(Stored items)

####

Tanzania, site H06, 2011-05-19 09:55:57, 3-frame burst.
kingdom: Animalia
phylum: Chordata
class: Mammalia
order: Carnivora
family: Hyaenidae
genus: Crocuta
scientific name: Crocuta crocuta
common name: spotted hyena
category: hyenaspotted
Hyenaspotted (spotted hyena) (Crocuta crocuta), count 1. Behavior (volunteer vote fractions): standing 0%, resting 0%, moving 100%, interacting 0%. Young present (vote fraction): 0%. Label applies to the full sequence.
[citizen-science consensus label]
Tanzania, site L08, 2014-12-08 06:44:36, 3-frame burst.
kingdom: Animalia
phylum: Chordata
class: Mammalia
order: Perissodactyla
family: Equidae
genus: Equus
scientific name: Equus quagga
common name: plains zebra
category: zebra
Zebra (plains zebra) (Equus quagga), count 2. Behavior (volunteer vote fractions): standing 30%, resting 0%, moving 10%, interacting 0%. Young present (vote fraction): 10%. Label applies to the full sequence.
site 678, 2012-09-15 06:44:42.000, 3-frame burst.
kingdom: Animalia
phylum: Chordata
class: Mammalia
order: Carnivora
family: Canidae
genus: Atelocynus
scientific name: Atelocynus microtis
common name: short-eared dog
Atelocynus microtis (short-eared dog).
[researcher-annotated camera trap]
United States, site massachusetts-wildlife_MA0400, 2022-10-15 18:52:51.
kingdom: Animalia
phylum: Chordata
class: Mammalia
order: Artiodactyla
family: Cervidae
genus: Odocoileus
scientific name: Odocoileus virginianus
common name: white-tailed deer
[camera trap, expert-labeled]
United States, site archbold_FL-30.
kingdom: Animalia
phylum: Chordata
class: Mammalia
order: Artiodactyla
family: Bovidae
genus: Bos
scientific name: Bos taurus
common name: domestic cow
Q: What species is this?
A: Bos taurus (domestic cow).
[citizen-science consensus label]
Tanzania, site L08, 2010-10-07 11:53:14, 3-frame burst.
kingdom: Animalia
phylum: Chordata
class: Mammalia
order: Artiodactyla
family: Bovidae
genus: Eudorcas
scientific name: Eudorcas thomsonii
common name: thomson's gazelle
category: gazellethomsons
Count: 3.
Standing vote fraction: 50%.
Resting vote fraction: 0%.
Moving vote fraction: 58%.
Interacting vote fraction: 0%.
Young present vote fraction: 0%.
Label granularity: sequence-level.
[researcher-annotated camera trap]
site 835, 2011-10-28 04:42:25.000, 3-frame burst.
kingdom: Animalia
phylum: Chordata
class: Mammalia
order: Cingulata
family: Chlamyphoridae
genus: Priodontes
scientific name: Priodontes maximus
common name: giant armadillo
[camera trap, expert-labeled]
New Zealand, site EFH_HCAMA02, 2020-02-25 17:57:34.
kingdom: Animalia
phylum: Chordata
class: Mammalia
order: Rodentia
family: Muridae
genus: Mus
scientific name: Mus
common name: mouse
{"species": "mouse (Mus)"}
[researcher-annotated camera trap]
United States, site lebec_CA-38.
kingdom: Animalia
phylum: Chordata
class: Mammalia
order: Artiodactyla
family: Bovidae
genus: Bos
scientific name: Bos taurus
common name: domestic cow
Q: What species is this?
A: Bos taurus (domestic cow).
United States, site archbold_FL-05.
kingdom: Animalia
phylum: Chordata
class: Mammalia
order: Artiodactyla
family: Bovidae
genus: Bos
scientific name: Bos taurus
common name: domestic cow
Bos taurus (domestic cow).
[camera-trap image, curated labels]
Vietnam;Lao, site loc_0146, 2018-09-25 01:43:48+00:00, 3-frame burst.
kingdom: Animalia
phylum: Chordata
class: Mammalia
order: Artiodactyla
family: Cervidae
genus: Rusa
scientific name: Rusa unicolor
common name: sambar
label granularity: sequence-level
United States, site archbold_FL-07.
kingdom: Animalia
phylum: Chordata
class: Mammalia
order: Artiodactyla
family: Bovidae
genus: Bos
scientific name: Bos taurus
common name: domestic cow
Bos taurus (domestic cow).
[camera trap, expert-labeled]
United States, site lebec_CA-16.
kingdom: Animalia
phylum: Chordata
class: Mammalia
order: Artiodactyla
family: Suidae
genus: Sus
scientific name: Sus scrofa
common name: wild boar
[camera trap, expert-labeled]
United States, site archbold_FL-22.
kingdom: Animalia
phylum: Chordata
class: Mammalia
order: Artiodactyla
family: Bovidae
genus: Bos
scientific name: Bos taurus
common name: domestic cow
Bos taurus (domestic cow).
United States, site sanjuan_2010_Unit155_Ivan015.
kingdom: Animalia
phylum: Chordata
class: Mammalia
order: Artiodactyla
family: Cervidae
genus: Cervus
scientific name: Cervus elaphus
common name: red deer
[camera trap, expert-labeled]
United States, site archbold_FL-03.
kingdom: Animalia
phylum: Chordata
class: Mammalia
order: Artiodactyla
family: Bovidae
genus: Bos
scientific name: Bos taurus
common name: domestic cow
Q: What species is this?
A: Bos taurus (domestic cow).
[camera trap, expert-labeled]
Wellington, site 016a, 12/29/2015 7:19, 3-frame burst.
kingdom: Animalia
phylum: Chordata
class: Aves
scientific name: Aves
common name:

####

● **WHAT NEEDS TO BE DONE**
So that nothing differs from the original, transcribe all of the records above.

● **YOUR RESPONSE**
Tanzania, site H06, 2011-05-19 09:55:57, 3-frame burst.
kingdom: Animalia
phylum: Chordata
class: Mammalia
order: Carnivora
family: Hyaenidae
genus: Crocuta
scientific name: Crocuta crocuta
common name: spotted hyena
category: hyenaspotted
Hyenaspotted (spotted hyena) (Crocuta crocuta), count 1. Behavior (volunteer vote fractions): standing 0%, resting 0%, moving 100%, interacting 0%. Young present (vote fraction): 0%. Label applies to the full sequence.
[citizen-science consensus label]
Tanzania, site L08, 2014-12-08 06:44:36, 3-frame burst.
kingdom: Animalia
phylum: Chordata
class: Mammalia
order: Perissodactyla
family: Equidae
genus: Equus
scientific name: Equus quagga
common name: plains zebra
category: zebra
Zebra (plains zebra) (Equus quagga), count 2. Behavior (volunteer vote fractions): standing 30%, resting 0%, moving 10%, interacting 0%. Young present (vote fraction): 10%. Label applies to the full sequence.
site 678, 2012-09-15 06:44:42.000, 3-frame burst.
kingdom: Animalia
phylum: Chordata
class: Mammalia
order: Carnivora
family: Canidae
genus: Atelocynus
scientific name: Atelocynus microtis
common name: short-eared dog
Atelocynus microtis (short-eared dog).
[researcher-annotated camera trap]
United States, site massachusetts-wildlife_MA0400, 2022-10-15 18:52:51.
kingdom: Animalia
phylum: Chordata
class: Mammalia
order: Artiodactyla
family: Cervidae
genus: Odocoileus
scientific name: Odocoileus virginianus
common name: white-tailed deer
[camera trap, expert-labeled]
United States, site archbold_FL-30.
kingdom: Animalia
phylum: Chordata
class: Mammalia
order: Artiodactyla
family: Bovidae
genus: Bos
scientific name: Bos taurus
common name: domestic cow
Q: What species is this?
A: Bos taurus (domestic cow).
[citizen-science consensus label]
Tanzania, site L08, 2010-10-07 11:53:14, 3-frame burst.
kingdom: Animalia
phylum: Chordata
class: Mammalia
order: Artiodactyla
family: Bovidae
genus: Eudorcas
scientific name: Eudorcas thomsonii
common name: thomson's gazelle
category: gazellethomsons
Count: 3.
Standing vote fraction: 50%.
Resting vote fraction: 0%.
Moving vote fraction: 58%.
Interacting vote fraction: 0%.
Young present vote fraction: 0%.
Label granularity: sequence-level.
[researcher-annotated camera trap]
site 835, 2011-10-28 04:42:25.000, 3-frame burst.
kingdom: Animalia
phylum: Chordata
class: Mammalia
order: Cingulata
family: Chlamyphoridae
genus: Priodontes
scientific name: Priodontes maximus
common name: giant armadillo
[camera trap, expert-labeled]
New Zealand, site EFH_HCAMA02, 2020-02-25 17:57:34.
kingdom: Animalia
phylum: Chordata
class: Mammalia
order: Rodentia
family: Muridae
genus: Mus
scientific name: Mus
common name: mouse
{"species": "mouse (Mus)"}
[researcher-annotated camera trap]
United States, site lebec_CA-38.
kingdom: Animalia
phylum: Chordata
class: Mammalia
order: Artiodactyla
family: Bovidae
genus: Bos
scientific name: Bos taurus
common name: domestic cow
Q: What species is this?
A: Bos taurus (domestic cow).
United States, site archbold_FL-05.
kingdom: Animalia
phylum: Chordata
class: Mammalia
order: Artiodactyla
family: Bovidae
genus: Bos
scientific name: Bos taurus
common name: domestic cow
Bos taurus (domestic cow).
[camera-trap image, curated labels]
Vietnam;Lao, site loc_0146, 2018-09-25 01:43:48+00:00, 3-frame burst.
kingdom: Animalia
phylum: Chordata
class: Mammalia
order: Artiodactyla
family: Cervidae
genus: Rusa
scientific name: Rusa unicolor
common name: sambar
label granularity: sequence-level
United States, site archbold_FL-07.
kingdom: Animalia
phylum: Chordata
class: Mammalia
order: Artiodactyla
family: Bovidae
genus: Bos
scientific name: Bos taurus
common name: domestic cow
Bos taurus (domestic cow).
[camera trap, expert-labeled]
United States, site lebec_CA-16.
kingdom: Animalia
phylum: Chordata
class: Mammalia
order: Artiodactyla
family: Suidae
genus: Sus
scientific name: Sus scrofa
common name: wild boar
[camera trap, expert-labeled]
United States, site archbold_FL-22.
kingdom: Animalia
phylum: Chordata
class: Mammalia
order: Artiodactyla
family: Bovidae
genus: Bos
scientific name: Bos taurus
common name: domestic cow
Bos taurus (domestic cow).
United States, site sanjuan_2010_Unit155_Ivan015.
kingdom: Animalia
phylum: Chordata
class: Mammalia
order: Artiodactyla
family: Cervidae
genus: Cervus
scientific name: Cervus elaphus
common name: red deer
[camera trap, expert-labeled]
United States, site archbold_FL-03.
kingdom: Animalia
phylum: Chordata
class: Mammalia
order: Artiodactyla
family: Bovidae
genus: Bos
scientific name: Bos taurus
common name: domestic cow
Q: What species is this?
A: Bos taurus (domestic cow).
[camera trap, expert-labeled]
Wellington, site 016a, 12/29/2015 7:19, 3-frame burst.
kingdom: Animalia
phylum: Chordata
class: Aves
scientific name: Aves
common name:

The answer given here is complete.